What's the Carbon Footprint of Bicycling?
Hugh Pickens writes "Brian Palmer writes that although none of the major manufacturers has released data on their energy consumption and how much greenhouse gas making a bicycle requires, Shreya Dave, a graduate student at MIT, recently estimated that manufacturing an average bicycle results in the emission of approximately 530 pounds of greenhouse gases. Therefore, given a 'typical U.S. diet,' you would have to ride your bike instead of driving for around 400 miles to cover the bike's initial carbon footprint. However, calculating the total environmental impact of a mode of transit involves more than just the easy-to-measure metrics like mileage per gallon. Using a life-cycle assessment, Dave concluded that an ordinary sedan's carbon footprint is more than 10 times greater than a conventional bicycle's (PDF) on a mile-for-mile basis, assuming each survives 15 years and you ride the bike 2,000 miles per year. What about other ways to get to work? According to Dave's life-cycle analysis, the only vehicle that comes close to a bicycle is the peak-hour bus — and it's not really that close. A fully loaded bus is responsible for 2.6 times the carbon emissions total of a bicycle per passenger mile while off-peak buses account for more than 20 times as many greenhouse gases as a bicycle. What about the carbon footprint of walking? 'Walking is not zero emission because we need food energy to move ourselves from place to place,' says environmentalist Chris Goodall. 'Food production creates carbon emissions.'"

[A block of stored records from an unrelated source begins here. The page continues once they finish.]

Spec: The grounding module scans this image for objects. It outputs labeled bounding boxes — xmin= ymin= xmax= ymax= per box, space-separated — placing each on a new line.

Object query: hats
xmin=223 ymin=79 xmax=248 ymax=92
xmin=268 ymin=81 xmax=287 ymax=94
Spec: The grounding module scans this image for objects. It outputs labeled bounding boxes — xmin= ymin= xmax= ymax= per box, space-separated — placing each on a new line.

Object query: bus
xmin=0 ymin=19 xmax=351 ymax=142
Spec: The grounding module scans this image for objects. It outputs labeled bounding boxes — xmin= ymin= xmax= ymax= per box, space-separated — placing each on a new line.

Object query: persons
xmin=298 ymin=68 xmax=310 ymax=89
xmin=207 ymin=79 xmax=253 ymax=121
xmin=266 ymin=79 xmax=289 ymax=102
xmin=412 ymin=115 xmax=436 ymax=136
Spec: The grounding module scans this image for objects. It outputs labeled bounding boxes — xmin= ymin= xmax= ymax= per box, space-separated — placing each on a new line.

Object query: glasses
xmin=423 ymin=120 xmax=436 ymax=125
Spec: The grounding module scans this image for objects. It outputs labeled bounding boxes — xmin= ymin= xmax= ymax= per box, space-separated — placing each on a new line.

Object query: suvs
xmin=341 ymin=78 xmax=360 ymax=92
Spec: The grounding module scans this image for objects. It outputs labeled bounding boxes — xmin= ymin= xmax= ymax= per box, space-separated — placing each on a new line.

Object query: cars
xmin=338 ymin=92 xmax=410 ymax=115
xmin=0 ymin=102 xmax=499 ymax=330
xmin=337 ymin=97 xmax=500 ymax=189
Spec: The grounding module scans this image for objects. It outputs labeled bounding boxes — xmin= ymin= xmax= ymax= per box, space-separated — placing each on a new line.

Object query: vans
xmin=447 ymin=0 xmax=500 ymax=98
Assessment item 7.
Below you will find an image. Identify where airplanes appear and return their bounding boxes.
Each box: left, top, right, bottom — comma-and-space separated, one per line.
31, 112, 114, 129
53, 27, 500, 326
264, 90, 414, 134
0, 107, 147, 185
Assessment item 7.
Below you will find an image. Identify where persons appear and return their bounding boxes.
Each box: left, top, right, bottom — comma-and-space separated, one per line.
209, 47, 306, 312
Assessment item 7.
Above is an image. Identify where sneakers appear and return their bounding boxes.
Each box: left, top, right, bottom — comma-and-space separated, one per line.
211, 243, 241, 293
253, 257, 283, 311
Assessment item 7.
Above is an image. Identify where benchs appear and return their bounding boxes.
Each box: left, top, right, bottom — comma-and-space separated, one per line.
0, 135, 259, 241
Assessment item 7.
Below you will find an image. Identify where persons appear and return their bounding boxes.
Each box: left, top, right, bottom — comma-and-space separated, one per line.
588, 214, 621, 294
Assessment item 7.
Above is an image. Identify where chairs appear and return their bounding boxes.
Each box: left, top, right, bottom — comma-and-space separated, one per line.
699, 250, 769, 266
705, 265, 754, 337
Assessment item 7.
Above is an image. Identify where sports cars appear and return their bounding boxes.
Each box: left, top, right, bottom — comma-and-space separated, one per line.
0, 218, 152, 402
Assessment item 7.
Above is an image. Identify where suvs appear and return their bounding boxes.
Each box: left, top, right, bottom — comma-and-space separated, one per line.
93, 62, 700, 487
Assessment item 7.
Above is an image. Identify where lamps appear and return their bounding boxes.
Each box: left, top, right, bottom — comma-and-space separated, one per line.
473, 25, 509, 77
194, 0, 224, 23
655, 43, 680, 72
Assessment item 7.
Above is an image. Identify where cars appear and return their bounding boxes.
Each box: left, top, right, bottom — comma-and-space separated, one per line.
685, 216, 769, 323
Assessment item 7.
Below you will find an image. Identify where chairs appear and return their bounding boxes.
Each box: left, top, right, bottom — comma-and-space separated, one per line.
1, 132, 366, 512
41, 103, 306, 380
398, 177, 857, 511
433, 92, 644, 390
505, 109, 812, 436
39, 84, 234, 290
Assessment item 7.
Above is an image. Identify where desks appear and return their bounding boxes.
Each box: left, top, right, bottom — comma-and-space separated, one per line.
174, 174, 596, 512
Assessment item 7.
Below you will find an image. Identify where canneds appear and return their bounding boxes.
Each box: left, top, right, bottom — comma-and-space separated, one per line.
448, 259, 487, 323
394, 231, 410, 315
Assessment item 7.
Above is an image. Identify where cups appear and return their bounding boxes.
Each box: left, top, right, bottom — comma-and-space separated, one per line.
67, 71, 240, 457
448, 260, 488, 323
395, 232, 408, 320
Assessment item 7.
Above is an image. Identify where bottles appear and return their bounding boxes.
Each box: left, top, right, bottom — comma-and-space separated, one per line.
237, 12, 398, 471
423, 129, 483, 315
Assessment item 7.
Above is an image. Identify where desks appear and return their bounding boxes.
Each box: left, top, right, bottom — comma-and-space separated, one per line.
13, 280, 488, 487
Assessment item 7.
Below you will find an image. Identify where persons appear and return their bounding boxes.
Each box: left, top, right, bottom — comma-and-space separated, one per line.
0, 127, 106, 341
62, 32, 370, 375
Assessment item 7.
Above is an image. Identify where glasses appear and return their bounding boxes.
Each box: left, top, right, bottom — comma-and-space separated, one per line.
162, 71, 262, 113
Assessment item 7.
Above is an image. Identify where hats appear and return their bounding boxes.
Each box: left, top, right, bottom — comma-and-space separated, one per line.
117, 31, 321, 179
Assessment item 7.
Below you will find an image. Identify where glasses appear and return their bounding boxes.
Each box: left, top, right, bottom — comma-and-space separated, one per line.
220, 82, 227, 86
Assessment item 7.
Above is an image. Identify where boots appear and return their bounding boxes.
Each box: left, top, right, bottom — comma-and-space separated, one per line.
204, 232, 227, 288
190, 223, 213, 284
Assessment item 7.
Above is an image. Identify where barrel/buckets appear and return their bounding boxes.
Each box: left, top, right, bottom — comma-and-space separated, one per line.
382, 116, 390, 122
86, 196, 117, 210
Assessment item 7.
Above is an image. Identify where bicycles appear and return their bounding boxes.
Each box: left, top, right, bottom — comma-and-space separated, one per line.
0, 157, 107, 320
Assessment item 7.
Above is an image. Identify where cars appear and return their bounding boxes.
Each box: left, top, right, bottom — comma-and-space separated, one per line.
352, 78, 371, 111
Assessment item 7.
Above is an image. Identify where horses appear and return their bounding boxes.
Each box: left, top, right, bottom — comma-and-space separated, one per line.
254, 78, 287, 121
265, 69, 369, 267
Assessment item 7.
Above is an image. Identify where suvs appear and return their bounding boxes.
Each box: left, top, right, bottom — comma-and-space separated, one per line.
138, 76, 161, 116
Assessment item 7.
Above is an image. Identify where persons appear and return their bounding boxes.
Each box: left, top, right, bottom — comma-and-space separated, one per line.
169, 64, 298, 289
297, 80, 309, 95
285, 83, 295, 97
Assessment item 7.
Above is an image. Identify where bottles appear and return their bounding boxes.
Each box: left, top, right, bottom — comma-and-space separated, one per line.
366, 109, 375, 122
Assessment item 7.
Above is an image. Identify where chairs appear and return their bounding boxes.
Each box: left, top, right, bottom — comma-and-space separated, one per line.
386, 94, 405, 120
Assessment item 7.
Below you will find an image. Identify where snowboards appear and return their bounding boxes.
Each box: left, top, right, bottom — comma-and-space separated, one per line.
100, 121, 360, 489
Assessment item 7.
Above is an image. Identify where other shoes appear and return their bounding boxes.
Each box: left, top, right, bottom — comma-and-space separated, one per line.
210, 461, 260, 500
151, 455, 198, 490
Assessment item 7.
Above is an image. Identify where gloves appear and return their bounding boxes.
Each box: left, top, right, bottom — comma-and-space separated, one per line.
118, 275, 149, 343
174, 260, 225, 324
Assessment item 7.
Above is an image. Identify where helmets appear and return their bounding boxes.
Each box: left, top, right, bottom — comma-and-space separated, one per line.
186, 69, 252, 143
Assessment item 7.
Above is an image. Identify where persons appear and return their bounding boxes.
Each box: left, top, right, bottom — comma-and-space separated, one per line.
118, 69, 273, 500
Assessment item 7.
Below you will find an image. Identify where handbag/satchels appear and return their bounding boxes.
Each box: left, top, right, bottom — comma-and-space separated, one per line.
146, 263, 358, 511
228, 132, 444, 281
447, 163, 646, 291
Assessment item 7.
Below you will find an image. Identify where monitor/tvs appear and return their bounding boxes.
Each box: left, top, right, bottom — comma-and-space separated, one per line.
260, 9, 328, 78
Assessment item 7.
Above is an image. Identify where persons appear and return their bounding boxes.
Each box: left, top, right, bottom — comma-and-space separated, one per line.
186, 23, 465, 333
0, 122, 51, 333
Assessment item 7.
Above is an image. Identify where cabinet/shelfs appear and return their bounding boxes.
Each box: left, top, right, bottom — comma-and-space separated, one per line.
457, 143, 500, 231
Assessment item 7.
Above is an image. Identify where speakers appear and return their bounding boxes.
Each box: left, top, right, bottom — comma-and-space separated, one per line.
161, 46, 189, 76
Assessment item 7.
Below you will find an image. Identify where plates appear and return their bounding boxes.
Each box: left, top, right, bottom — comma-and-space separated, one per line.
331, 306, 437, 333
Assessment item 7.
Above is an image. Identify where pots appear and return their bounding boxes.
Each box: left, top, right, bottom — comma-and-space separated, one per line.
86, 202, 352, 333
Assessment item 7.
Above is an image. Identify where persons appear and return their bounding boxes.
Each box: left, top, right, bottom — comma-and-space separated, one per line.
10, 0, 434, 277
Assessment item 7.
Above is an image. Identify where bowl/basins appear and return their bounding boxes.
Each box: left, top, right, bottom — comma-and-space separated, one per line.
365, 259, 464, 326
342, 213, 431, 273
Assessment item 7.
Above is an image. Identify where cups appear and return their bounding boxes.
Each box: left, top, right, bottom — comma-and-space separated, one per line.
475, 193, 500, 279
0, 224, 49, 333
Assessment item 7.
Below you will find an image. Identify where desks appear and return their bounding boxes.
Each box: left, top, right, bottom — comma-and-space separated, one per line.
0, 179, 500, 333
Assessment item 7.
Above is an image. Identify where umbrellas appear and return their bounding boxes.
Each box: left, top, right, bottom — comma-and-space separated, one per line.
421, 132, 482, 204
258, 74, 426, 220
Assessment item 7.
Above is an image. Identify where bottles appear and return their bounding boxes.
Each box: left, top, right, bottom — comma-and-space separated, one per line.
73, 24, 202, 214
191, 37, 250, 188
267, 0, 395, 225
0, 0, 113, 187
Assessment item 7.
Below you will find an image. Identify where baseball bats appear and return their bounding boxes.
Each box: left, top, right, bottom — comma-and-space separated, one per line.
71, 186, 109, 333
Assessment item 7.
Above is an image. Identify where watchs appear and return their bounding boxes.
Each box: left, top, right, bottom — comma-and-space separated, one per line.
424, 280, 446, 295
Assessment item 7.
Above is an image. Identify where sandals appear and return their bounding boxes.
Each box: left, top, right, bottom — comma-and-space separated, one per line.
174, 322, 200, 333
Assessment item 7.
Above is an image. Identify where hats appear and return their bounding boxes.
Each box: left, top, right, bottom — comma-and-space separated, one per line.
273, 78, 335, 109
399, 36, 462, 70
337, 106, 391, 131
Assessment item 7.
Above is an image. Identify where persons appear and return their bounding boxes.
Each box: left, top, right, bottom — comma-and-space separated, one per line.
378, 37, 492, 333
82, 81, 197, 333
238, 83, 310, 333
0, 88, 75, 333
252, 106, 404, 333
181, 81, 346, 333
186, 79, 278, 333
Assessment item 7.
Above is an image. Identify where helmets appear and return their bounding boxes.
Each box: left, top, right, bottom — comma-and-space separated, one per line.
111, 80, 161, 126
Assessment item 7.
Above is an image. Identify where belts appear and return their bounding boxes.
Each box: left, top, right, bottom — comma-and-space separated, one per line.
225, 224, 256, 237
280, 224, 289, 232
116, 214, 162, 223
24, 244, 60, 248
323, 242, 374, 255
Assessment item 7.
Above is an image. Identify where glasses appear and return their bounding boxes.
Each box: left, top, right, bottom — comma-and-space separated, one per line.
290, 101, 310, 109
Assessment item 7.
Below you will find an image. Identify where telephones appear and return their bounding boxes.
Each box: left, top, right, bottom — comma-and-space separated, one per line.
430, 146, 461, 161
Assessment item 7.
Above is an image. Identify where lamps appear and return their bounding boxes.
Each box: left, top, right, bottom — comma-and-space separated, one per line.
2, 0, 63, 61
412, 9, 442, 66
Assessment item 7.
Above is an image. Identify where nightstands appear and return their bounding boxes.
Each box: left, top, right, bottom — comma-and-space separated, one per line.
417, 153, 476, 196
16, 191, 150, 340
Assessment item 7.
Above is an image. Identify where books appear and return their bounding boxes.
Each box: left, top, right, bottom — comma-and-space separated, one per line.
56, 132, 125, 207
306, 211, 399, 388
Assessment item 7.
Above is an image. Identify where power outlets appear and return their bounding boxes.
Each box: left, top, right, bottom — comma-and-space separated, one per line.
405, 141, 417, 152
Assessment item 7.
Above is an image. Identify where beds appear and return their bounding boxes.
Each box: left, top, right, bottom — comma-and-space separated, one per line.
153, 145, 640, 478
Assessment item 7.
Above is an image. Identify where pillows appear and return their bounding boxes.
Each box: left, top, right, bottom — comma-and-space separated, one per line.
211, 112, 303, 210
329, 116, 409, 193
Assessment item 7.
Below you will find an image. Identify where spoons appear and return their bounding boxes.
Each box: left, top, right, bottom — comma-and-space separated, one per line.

The sad thing about the whole green movement is how it is so directed at private individuals, who are supposed to massively inconvenience themselves by buying green cars and bicycling and recycling and buying green clothes and green food and using CFL's (god those are ugly) and use all of there disposable income to help Mother Earth! But in reality it's the corporations who are telling us we should be green, while corporations are responsible for 95% of all carbon emissions. Yes, 95%. If every person in the world stopped using their car, it would make virtually no difference to carbon emissions. The biggest single source is industry and energy generation, which accounts for the lions share.
This is true world wide and in developed nations (US http://www.epa.gov/climatechange/emissions/co2_human.html).
However in developing nations industry is even worse.